### Jobs
(1) According to the article on Congolese painting, what were the paintings commonly made of?
(2) Extend the article on Congolese painting with new prose that begins right after its final paragraph.

### Selected extract
Paint your history

My suspicion, bordering on certainty, is that whenever you drop the topic of Congolese art in a conversation, people will think of all those traditional folk masks and jewellery made by the locals. The exhibition "The Congolese Self-Portrait. Congo paintings from 1960-1990" may well surprise you, prompting you to revise your notions.

One of paintings from exhibition: a group of Congolese people; seven people standing and one sitting - grafika artykułu
Soku Ldj, Kisangani, 1987, photograph: © Royal Museum for Central Africa

The display's title itself holds a clue that suggests we shouldn't apply to Congolese art any of the usual stereotypes that portray it as ethnological rarities at best. The kind of art we typically view in museums and think of as treasures from the "other world". Instead, we should see it through the Congolese people's own eyes.

Controlled cognition

The exhibition sparks a broad debate on our clichéd and limiting habitual ways of looking at things that are culturally remote if not downright alien to us. You'd expect that documentaries and other television shows and widespread access to novel technologies would have made even the most distant regions of the globe much more familiar. Actually, on the contrary, they often perpetuate certain perceptions and opinions. As we regard strangers, we take on the role of viewers who only notice no more than mere snippets of the worlds of the people living in places far removed from ours, not only because of the distance, but also because of striking cultural differences.

We are well aware of stereotypes, some of them very hurtful, about every nation, race and nationality. We expect others to form opinions about us on the basis of actual interactions with ourselves. However, when we become observers, we find it difficult to break down the barriers that have long been rising and are largely passed down through generations. Therefore, despite access to information and means of long-distance travel, we do not know these "other" people who live in a different environment and are shaped by unlike circumstances. The context of events, and the environmental and historical factors that fashion their identities are a mystery to us. We settle for the knowledge we derive from one or other account or reportage, many of which fail to make the distant any closer.

From home to gallery

Congolese painting, which by virtue of appearing in world galleries and museums, has appreciated in value on the international art scene, has always been more than a mere ordinary home decoration for the Congolese themselves. Made commonly of old scraps of material, painted over with paints made by the artists themselves, the compositions once formed a key part of Congolese identity and a bond that kept society together.

### Records
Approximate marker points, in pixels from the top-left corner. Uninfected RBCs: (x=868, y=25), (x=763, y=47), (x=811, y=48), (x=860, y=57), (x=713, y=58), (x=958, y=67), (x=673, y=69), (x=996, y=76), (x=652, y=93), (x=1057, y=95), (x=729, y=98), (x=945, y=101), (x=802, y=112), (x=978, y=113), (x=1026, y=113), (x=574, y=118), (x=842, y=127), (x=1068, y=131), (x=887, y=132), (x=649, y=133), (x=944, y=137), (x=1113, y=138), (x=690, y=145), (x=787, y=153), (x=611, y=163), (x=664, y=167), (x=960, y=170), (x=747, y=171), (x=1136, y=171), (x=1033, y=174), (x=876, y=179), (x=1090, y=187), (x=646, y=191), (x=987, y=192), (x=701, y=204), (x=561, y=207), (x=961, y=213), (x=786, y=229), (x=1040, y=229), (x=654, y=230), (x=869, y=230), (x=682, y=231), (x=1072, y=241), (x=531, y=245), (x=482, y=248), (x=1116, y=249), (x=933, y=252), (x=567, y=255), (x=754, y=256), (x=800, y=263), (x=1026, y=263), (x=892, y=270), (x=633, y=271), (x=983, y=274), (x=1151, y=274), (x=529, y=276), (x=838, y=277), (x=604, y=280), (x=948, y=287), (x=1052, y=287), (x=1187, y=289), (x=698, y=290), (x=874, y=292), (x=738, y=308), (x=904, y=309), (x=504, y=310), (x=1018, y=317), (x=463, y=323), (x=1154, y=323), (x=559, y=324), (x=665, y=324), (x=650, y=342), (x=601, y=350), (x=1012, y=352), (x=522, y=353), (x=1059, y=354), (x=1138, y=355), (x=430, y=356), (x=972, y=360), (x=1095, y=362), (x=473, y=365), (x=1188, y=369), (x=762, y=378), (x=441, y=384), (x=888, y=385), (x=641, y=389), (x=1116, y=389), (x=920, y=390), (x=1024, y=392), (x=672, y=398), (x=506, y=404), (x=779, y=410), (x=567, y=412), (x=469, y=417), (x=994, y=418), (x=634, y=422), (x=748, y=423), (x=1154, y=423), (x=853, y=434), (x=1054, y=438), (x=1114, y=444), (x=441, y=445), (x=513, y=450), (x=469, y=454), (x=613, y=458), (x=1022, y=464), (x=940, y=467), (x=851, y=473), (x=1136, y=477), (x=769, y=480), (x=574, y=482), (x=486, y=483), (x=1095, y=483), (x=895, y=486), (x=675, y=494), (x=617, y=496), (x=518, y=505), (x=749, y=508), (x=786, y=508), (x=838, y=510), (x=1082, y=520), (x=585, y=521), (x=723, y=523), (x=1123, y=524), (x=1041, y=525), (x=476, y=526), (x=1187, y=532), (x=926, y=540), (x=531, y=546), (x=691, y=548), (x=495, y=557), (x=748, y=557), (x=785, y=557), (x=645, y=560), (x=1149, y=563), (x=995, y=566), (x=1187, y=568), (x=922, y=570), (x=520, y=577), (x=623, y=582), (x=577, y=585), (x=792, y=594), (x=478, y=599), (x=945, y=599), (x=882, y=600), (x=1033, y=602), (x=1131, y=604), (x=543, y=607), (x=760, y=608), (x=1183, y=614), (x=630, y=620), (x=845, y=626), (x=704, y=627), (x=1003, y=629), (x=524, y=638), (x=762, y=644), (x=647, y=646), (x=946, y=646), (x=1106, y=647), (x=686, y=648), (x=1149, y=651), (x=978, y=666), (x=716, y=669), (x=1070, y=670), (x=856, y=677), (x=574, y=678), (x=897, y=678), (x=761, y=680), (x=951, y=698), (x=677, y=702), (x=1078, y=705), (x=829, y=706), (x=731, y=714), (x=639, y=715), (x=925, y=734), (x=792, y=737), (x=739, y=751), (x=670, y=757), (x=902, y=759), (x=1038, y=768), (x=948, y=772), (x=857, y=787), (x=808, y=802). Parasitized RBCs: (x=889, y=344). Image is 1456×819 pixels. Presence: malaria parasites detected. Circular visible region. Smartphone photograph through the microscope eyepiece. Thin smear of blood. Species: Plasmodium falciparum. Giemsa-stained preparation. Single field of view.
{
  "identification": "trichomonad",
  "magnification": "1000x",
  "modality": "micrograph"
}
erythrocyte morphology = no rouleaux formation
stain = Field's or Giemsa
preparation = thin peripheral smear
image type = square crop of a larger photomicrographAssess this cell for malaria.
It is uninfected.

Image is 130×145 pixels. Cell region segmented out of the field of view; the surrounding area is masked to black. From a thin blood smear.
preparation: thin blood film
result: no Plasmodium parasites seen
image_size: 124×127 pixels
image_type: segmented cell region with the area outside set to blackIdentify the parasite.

### Results in order
(1) Old scraps of material, painted over with paints the artists made themselves.

(2)
"The paintings played a unique role in the living room, stimulating conversation on societal change. Relatively inexpensive, they became symbols of the past meeting the present in a given space. In an interview for the kultaliberalna.pl website, prof. Bogumił Jewsiewicki, curator of the exhibition prepared at the Castle (Zamek) Cultural Centre as well as a recognized Africanist, ethnologist, historian and collector of Congolese art, explained that, right next to music, popular paintings in Congo made up the national culture, acquiring great significance with the local communities". To him, this bears testimony to the memory and changes that took place in Congo throughout the 20th century and that are still ongoing.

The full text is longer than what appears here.